* Written problem
Convert the listing, starting at the line containing "What gap separates" and ending at the last line of the listing, into a Markdown table with columns Row and Line, skipping blank lines. Leave the pictures out of the table.

* Information given
====================

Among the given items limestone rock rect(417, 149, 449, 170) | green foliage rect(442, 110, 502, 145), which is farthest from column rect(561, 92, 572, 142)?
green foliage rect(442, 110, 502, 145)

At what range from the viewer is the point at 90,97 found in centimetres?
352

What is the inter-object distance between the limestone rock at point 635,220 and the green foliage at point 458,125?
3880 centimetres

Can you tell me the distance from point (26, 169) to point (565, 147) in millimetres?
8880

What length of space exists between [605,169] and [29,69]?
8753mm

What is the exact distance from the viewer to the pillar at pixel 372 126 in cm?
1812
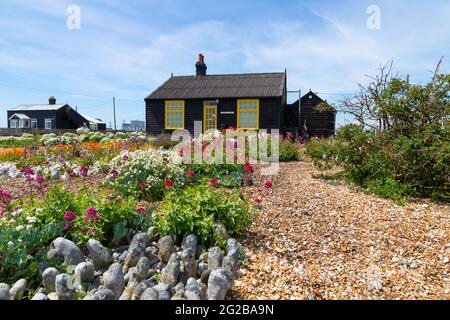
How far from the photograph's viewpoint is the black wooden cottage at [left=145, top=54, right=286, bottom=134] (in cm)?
1652

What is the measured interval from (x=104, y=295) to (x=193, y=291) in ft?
2.04

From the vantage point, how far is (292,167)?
766 cm

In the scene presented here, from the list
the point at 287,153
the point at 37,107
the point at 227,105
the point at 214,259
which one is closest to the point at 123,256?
the point at 214,259

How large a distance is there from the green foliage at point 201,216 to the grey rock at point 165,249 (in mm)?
159

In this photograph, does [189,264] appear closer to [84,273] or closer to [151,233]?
[151,233]

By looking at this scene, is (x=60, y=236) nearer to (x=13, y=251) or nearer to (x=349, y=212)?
(x=13, y=251)

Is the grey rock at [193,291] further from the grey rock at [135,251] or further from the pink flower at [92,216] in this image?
the pink flower at [92,216]

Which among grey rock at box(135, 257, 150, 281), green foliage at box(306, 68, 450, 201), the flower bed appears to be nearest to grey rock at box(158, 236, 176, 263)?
the flower bed

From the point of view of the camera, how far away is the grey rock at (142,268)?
8.22ft

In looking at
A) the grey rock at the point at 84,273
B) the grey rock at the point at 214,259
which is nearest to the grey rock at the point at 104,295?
the grey rock at the point at 84,273

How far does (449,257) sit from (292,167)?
4.70 m

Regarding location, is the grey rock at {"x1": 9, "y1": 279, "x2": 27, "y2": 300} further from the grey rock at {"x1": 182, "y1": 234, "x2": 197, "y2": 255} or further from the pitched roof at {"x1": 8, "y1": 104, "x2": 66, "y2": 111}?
the pitched roof at {"x1": 8, "y1": 104, "x2": 66, "y2": 111}
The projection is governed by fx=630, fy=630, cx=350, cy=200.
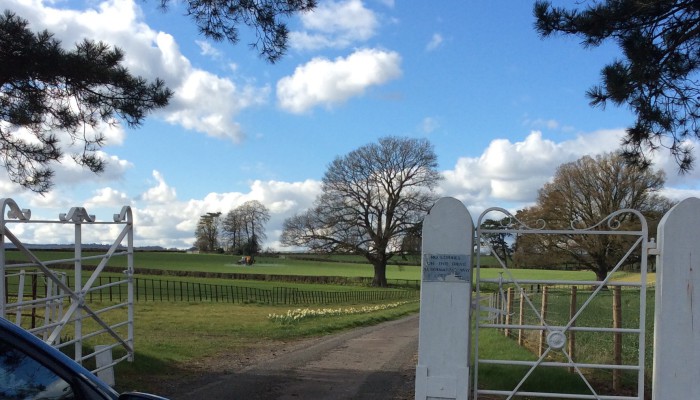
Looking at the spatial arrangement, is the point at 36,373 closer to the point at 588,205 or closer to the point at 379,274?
the point at 588,205

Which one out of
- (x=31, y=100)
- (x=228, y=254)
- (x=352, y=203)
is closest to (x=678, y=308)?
(x=31, y=100)

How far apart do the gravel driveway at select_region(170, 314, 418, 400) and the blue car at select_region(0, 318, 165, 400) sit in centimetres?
598

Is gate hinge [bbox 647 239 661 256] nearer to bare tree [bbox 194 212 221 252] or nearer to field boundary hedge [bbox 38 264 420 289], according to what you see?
field boundary hedge [bbox 38 264 420 289]

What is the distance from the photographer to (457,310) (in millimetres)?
6176

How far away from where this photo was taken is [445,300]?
20.4 ft

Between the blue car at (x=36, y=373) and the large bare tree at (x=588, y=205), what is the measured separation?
42.5m

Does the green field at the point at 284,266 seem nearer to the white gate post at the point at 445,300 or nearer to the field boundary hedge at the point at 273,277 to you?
the field boundary hedge at the point at 273,277

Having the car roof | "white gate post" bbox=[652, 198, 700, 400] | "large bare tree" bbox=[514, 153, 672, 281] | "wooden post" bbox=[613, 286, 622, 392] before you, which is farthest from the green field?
the car roof

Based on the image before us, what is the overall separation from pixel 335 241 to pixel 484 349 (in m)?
47.3

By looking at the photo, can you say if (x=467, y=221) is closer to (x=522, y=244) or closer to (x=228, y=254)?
(x=522, y=244)

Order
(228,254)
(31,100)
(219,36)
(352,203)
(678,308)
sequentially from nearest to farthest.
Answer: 1. (678,308)
2. (219,36)
3. (31,100)
4. (352,203)
5. (228,254)

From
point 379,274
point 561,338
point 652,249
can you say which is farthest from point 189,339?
point 379,274

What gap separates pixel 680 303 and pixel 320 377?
5.83m

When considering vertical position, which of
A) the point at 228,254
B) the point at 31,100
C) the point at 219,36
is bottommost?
the point at 228,254
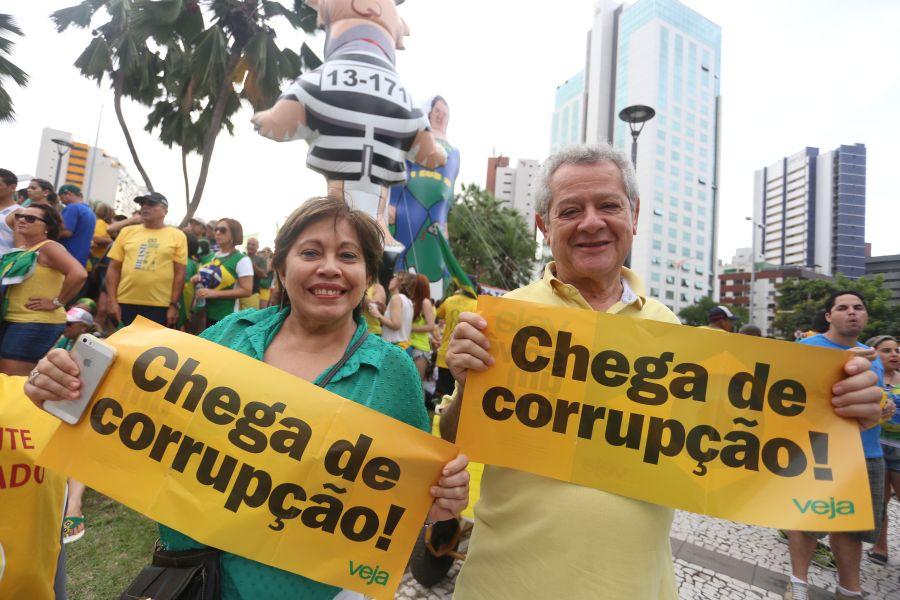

====================

* Task output
| Row | Line |
|---|---|
| 1 | What gap separates pixel 680 303 and pixel 320 377? |
| 2 | 5.83m |
| 3 | When considering vertical position, which of |
| 4 | A) the point at 228,254 |
| 5 | B) the point at 31,100 |
| 6 | C) the point at 219,36 |
| 7 | is bottommost? |
| 8 | the point at 228,254 |